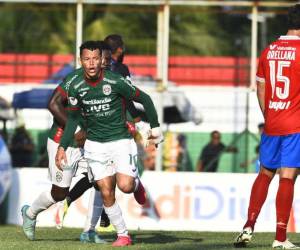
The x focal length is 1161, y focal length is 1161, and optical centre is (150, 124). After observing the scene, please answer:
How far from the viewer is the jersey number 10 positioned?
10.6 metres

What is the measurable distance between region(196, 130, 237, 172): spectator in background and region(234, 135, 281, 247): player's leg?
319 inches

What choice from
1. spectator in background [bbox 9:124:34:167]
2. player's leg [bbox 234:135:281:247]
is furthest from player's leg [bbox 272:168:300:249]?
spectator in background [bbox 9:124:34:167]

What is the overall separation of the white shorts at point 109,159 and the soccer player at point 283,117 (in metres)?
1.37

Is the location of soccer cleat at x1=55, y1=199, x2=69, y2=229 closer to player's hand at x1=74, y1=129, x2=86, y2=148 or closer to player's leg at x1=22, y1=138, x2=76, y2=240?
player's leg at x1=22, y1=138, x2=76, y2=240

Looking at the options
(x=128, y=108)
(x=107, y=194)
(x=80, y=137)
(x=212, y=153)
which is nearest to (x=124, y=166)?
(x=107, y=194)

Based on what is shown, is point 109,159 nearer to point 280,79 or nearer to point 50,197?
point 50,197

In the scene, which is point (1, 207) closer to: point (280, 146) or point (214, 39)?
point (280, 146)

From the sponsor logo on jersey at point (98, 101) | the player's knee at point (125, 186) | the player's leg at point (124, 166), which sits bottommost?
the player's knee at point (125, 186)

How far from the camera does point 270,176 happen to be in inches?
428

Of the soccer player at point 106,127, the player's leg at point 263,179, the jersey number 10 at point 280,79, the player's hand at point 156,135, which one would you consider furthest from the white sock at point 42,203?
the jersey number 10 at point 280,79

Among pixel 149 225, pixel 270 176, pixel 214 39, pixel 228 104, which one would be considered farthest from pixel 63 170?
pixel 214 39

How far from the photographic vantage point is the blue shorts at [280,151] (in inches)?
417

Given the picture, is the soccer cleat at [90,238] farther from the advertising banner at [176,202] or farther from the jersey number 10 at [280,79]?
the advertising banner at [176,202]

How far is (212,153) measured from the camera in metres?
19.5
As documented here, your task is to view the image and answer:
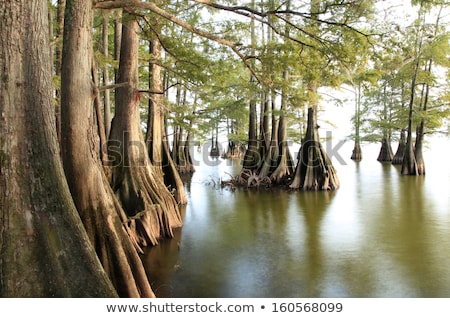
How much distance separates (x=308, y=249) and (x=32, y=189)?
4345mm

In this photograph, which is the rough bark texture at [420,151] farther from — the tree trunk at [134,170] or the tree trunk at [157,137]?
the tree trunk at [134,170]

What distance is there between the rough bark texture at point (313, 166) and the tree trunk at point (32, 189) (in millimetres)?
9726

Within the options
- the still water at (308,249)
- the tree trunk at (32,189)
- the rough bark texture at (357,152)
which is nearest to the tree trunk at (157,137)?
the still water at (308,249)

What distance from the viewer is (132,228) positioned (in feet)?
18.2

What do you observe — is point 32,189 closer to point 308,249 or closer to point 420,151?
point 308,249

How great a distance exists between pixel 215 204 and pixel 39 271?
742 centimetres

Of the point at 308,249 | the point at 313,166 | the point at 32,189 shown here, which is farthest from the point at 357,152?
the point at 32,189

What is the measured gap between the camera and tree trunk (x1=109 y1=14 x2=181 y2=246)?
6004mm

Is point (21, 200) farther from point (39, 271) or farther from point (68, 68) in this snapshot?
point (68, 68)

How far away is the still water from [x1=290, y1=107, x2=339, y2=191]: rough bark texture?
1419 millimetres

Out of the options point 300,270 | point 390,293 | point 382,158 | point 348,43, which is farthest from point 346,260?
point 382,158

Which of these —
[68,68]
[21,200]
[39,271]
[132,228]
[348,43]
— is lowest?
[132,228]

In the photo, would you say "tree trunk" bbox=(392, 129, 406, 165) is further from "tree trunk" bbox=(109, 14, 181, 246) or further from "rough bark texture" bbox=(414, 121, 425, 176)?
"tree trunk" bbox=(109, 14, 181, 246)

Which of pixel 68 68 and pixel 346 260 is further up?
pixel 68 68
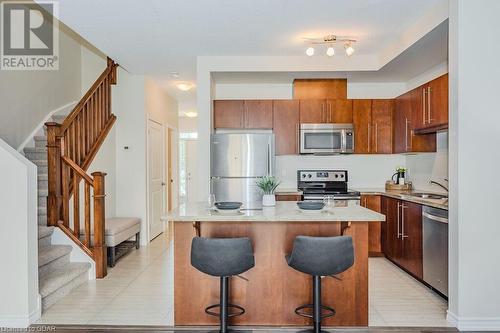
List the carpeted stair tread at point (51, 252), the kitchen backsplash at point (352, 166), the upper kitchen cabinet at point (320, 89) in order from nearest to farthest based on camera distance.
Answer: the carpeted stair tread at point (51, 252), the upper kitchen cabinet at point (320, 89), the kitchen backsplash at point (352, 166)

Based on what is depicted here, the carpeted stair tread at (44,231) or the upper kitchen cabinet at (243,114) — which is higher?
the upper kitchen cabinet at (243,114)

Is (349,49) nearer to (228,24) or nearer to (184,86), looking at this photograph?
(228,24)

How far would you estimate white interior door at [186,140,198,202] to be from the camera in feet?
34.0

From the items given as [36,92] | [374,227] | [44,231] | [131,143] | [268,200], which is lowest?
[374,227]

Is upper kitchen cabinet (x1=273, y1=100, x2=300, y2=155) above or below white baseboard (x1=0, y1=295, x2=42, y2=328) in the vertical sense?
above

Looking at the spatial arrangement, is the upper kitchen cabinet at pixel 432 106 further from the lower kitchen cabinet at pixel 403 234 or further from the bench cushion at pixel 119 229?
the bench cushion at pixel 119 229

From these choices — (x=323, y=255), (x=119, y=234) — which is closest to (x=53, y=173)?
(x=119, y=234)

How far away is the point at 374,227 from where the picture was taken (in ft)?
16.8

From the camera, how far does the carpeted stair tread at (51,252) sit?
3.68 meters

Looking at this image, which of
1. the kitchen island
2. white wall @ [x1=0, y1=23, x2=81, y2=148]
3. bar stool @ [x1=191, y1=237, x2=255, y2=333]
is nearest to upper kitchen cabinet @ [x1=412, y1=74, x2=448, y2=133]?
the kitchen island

━━━━━━━━

## INSTRUCTION
Edit the lines above so that each "bar stool" reads "counter stool" and nothing else changes. Leave the pictures out of your answer.

## EXERCISE RESULT
The x focal length is 1161, y focal length is 1161, and optical centre is (150, 124). After observing the scene, please answer:
How far from the viewer is the jersey number 10 positioned?
10.6 metres

What is the measurable distance between region(196, 130, 237, 172): spectator in background and region(234, 135, 281, 247): player's leg?
319 inches

What choice from
1. spectator in background [bbox 9:124:34:167]
2. player's leg [bbox 234:135:281:247]
is furthest from player's leg [bbox 272:168:300:249]?
spectator in background [bbox 9:124:34:167]

What is the overall separation of the white shorts at point 109,159 and the soccer player at point 283,117 (in metres)?
1.37

Is the location of soccer cleat at x1=55, y1=199, x2=69, y2=229 closer to player's hand at x1=74, y1=129, x2=86, y2=148 or closer to player's leg at x1=22, y1=138, x2=76, y2=240?
player's leg at x1=22, y1=138, x2=76, y2=240

Looking at the options
(x=128, y=108)
(x=107, y=194)
(x=80, y=137)
(x=212, y=153)
which is nearest to (x=124, y=166)?
(x=107, y=194)

Based on what is shown, is point 109,159 nearer to point 280,79 or nearer to point 50,197?
point 50,197

In the scene, which is point (1, 207) closer to: point (280, 146) or point (214, 39)?
point (280, 146)

From the sponsor logo on jersey at point (98, 101) | the player's knee at point (125, 186) | the player's leg at point (124, 166), which sits bottommost?
the player's knee at point (125, 186)

How far from the camera does point 270,176 happen to be in inches?
428

Of the soccer player at point 106,127, the player's leg at point 263,179, the jersey number 10 at point 280,79, the player's hand at point 156,135, which one would you consider furthest from the white sock at point 42,203?
the jersey number 10 at point 280,79

Among pixel 149 225, pixel 270 176, pixel 214 39, pixel 228 104, which one would be considered farthest from pixel 63 170?
pixel 214 39

How far from the photographic vantage point is the blue shorts at [280,151] (in inches)?
417

Given the picture, is the soccer cleat at [90,238] farther from the advertising banner at [176,202] or farther from the jersey number 10 at [280,79]?
the advertising banner at [176,202]

How far is (212,153) measured from the camera in metres?
19.5
As documented here, your task is to view the image and answer:
How much distance separates (x=308, y=249) and (x=32, y=189)?
4345mm

In this photograph, which is the rough bark texture at [420,151] farther from — the tree trunk at [134,170] or the tree trunk at [157,137]?
the tree trunk at [134,170]

What distance is there between the rough bark texture at point (313, 166) and the tree trunk at point (32, 189) (in millimetres)?
9726

Within the options
- the still water at (308,249)
- the tree trunk at (32,189)
- the rough bark texture at (357,152)
which is nearest to the tree trunk at (157,137)?
the still water at (308,249)

What distance from the viewer is (132,228) positioned (in feet)?
18.2

What do you observe — is point 32,189 closer to point 308,249 or closer to point 420,151?
point 308,249

How great a distance exists between pixel 215 204 and pixel 39 271?
742 centimetres

Of the point at 308,249 | the point at 313,166 | the point at 32,189 shown here, which is farthest from the point at 357,152?
the point at 32,189

What is the measured gap between the camera and tree trunk (x1=109 y1=14 x2=181 y2=246)?
6004mm

Is point (21, 200) farther from point (39, 271) or farther from point (68, 68) in this snapshot?
point (68, 68)

How far away is the still water from [x1=290, y1=107, x2=339, y2=191]: rough bark texture?
1419 millimetres

Out of the options point 300,270 | point 390,293 | point 382,158 | point 348,43, which is farthest from point 346,260?
point 382,158

Which of these —
[68,68]
[21,200]
[39,271]
[132,228]
[348,43]
— is lowest?
[132,228]

In the photo, would you say "tree trunk" bbox=(392, 129, 406, 165) is further from "tree trunk" bbox=(109, 14, 181, 246) or further from "rough bark texture" bbox=(414, 121, 425, 176)?
"tree trunk" bbox=(109, 14, 181, 246)

Which of pixel 68 68 and pixel 346 260 is further up?
pixel 68 68
List the carpeted stair tread at point (51, 252), the kitchen backsplash at point (352, 166), the upper kitchen cabinet at point (320, 89) in order from nearest to farthest based on camera distance.
Answer: the carpeted stair tread at point (51, 252), the upper kitchen cabinet at point (320, 89), the kitchen backsplash at point (352, 166)

Based on what is depicted here, the carpeted stair tread at (44,231) or the upper kitchen cabinet at (243,114) — which is higher?
the upper kitchen cabinet at (243,114)

Is (349,49) nearer to (228,24) or nearer to (184,86), looking at this photograph?
(228,24)

How far would you estimate white interior door at [186,140,198,202] to be from the camera in feet?
34.0

From the items given as [36,92] | [374,227] | [44,231] | [131,143] | [268,200], which is lowest?
[374,227]

Is upper kitchen cabinet (x1=273, y1=100, x2=300, y2=155) above or below white baseboard (x1=0, y1=295, x2=42, y2=328) in the vertical sense?
above

Looking at the spatial arrangement, is the upper kitchen cabinet at pixel 432 106 further from the lower kitchen cabinet at pixel 403 234 or further from the bench cushion at pixel 119 229?
the bench cushion at pixel 119 229

From these choices — (x=323, y=255), (x=119, y=234) — which is closest to (x=53, y=173)?
(x=119, y=234)

How far away is the point at 374,227 from where the picture was taken (in ft)?
16.8

From the camera, how far does the carpeted stair tread at (51,252) sit?
3.68 meters

Looking at this image, which of
1. the kitchen island
2. white wall @ [x1=0, y1=23, x2=81, y2=148]
3. counter stool @ [x1=191, y1=237, x2=255, y2=333]
is nearest to upper kitchen cabinet @ [x1=412, y1=74, x2=448, y2=133]?
the kitchen island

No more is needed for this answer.